The hepatic GST activity after the first hour indicated a dose-dependent decrease, pointing out the sensitivity of GST to the effects of oxidative stress produced by the presence of SiQDs. The analysis of GPx activity in the liver indicated a time- and concentration-dependent increase up to the first 6 h, suggesting a stimulation of cell antioxidant capacity following the SiQDs administration. Furthermore, the slight increased values of GPx activity at 6 h correlated with GST activity from this time interval, indicating the activation of the liver’s ability to neutralize the toxic effects of SiQDs. At 24 and 72 h post-administration of a high dose of QDs, only a slight decrease in GPx activity was registered, which is in accordance with other safe QDs such as Mn-doped ZnS QDs-PEG [18] but is in contrast with CdSe QDs’ effect induced in rats (halving of activity) [42] and in mice (three-fold increase) [43].

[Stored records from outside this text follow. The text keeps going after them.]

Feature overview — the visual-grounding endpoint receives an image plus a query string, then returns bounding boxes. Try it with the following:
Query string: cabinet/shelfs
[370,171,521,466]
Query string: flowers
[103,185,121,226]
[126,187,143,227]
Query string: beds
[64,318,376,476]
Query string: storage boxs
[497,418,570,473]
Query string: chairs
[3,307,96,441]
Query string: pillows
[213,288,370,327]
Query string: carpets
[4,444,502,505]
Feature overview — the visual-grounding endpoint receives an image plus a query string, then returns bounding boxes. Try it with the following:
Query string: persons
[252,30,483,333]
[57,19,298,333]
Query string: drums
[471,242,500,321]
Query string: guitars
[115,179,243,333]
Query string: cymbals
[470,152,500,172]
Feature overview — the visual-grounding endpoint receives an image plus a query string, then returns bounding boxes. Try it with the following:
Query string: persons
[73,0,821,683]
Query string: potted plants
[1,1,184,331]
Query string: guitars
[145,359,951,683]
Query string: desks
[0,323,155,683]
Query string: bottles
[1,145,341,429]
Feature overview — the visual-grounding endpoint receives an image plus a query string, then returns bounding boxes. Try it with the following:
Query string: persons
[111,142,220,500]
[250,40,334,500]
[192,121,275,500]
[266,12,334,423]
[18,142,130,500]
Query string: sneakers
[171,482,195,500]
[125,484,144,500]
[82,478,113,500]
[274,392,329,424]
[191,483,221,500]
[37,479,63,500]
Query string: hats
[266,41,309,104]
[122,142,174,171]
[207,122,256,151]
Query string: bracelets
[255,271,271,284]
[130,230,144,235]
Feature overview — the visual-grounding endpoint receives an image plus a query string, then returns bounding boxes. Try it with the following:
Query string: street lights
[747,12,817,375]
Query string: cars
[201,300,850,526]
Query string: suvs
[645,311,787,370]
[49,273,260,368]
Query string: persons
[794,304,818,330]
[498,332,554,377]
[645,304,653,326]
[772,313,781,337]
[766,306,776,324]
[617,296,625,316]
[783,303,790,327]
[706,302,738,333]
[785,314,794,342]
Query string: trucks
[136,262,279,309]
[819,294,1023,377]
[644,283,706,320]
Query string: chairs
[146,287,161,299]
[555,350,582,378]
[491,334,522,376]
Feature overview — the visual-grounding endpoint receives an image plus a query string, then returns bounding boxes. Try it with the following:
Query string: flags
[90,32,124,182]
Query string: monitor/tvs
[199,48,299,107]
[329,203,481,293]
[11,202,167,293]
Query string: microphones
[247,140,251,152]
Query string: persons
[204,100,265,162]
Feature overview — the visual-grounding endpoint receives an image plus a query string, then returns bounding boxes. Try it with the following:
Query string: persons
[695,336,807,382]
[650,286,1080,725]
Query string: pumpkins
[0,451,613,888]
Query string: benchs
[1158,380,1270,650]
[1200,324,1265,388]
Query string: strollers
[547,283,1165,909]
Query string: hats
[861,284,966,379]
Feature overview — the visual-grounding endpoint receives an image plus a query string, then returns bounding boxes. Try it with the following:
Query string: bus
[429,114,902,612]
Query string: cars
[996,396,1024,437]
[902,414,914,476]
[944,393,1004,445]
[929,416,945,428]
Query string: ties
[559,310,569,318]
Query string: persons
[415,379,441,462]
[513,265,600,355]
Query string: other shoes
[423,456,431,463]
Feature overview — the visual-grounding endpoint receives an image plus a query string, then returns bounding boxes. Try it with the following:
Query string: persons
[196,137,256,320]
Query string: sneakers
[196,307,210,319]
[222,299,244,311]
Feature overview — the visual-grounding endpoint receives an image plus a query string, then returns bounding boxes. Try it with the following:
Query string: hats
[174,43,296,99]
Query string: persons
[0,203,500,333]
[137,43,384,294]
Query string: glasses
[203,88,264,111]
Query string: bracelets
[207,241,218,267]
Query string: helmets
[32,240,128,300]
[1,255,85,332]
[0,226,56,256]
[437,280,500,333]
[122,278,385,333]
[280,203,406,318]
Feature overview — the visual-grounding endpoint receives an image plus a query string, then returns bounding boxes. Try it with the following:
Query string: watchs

Taking into account that hepatic Gred activity did not show major decreases compared with the control between the 6 and 72 h after QDs administration, it can be explained why the GSH concentration was almost at the same level as control in all exposed mice (Figure 5). Possibly, the significant decrease in hepatic GPx and GST activities after exposure to 100 mg of SiQDs/kg of b.w. could occur in spite of the normal level of GSH, due to the fact that, in mice organism and cells, these QDs could be surrounded by protein corona [44] and as a result could interact with the 3D fold of GPx and GST proteins [45], modifying their activity.
A transient increase in the MDA level observed at 6 h indicated a slight susceptibility to lipid peroxidation in liver, which is in accordance with the CAT activity decrease. However, the liver successfully neutralized the toxicity after 24 h, and the MDA level returned to the control values. No changes in MDA levels were also measured in the liver of mice that were injected with non-toxic near infrared QD800 linked to peptides containing arginine–glycine–aspartic acid [17] and Mn-doped ZnS QDs and QDs-PEG [18]; however, significant higher lipid peroxidation in hepatic cells was previously obtained for the toxic CdTe QDs [19,20] and CdSe QDs [42,43].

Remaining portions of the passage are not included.